Robust classification via finite mixtures of matrix-variate skew t distributions

TL;DR

This paper introduces the matrix-variate skew t distribution (MVST) for flexible modeling of asymmetric matrix-variate data, develops an EM algorithm for parameter estimation, and demonstrates its effectiveness through simulations and real data applications.

Contribution

The paper proposes the novel MVST distribution and an EM algorithm for its parameters, extending mixture models to better handle skewed matrix-variate data.

Findings

MVST effectively models asymmetric matrix-variate data

The EM algorithm provides accurate maximum likelihood estimates

Empirical results confirm improved clustering performance

Abstract

Analysis of matrix-variate data is becoming increasingly common in the literature, particularly in the field of clustering and classification. It is well-known that real data, including real matrix-variate data, often exhibit high levels of asymmetry. To address this issue, one common approach is to introduce a tail or skewness parameter to a symmetric distribution.
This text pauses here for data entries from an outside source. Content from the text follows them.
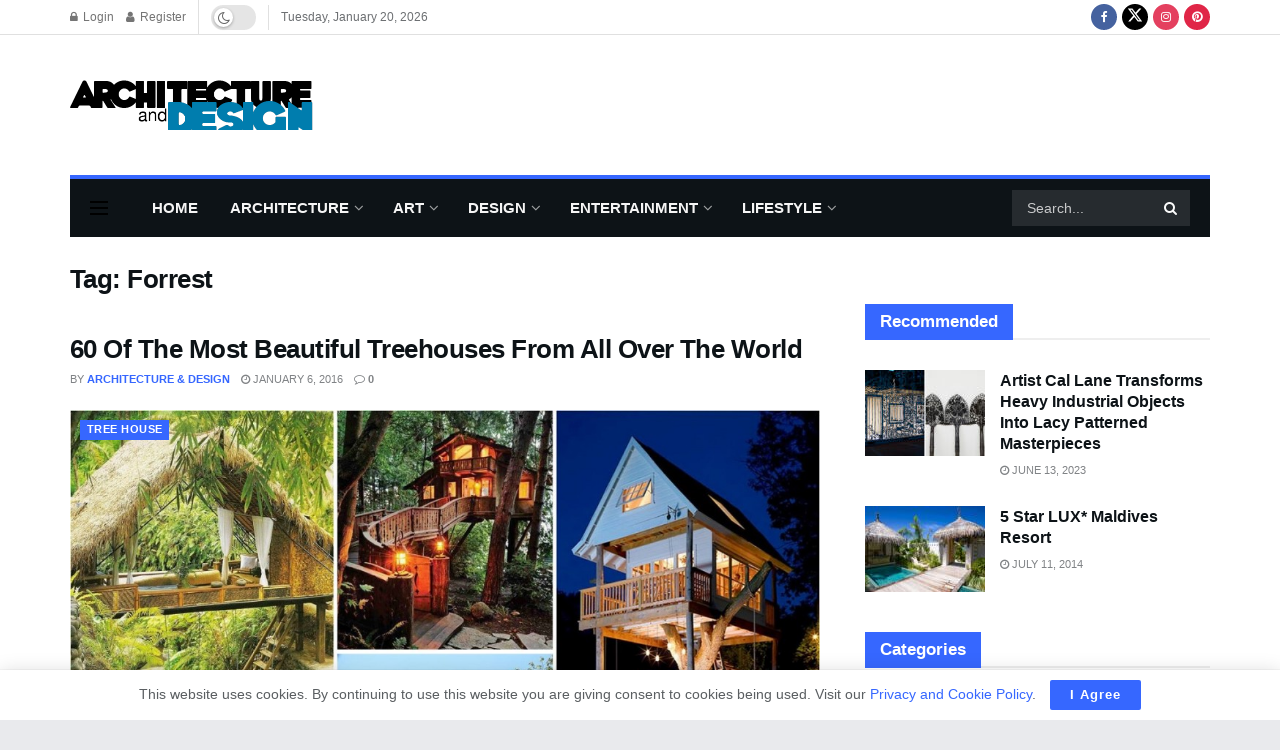

--- FILE ---
content_type: text/html; charset=utf-8
request_url: https://www.google.com/recaptcha/api2/aframe
body_size: 269
content:
<!DOCTYPE HTML><html><head><meta http-equiv="content-type" content="text/html; charset=UTF-8"></head><body><script nonce="7E4CZuzJ5FjdbBaRzDm6QQ">/** Anti-fraud and anti-abuse applications only. See google.com/recaptcha */ try{var clients={'sodar':'https://pagead2.googlesyndication.com/pagead/sodar?'};window.addEventListener("message",function(a){try{if(a.source===window.parent){var b=JSON.parse(a.data);var c=clients[b['id']];if(c){var d=document.createElement('img');d.src=c+b['params']+'&rc='+(localStorage.getItem("rc::a")?sessionStorage.getItem("rc::b"):"");window.document.body.appendChild(d);sessionStorage.setItem("rc::e",parseInt(sessionStorage.getItem("rc::e")||0)+1);localStorage.setItem("rc::h",'1769120653009');}}}catch(b){}});window.parent.postMessage("_grecaptcha_ready", "*");}catch(b){}</script></body></html>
In this regard, we introduced here a new distribution called the matrix-variate skew t distribution (MVST), which provides flexibility in terms of heavy tail and skewness. We then conduct a thorough investigation of various characterizations and probabilistic properties of the MVST distribution. We also explore extensions of this distribution to a finite mixture model. To estimate the parameters of the MVST distribution, we develop an efficient EM-type algorithm that computes maximum likelihood (ML) estimates of the model parameters. To validate the effectiveness and usefulness of the developed models and associated methods, we perform empirical experiments using simulated data as well as three real data examples. Our results demonstrate the efficacy of the developed approach in handling asymmetric matrix-variate data.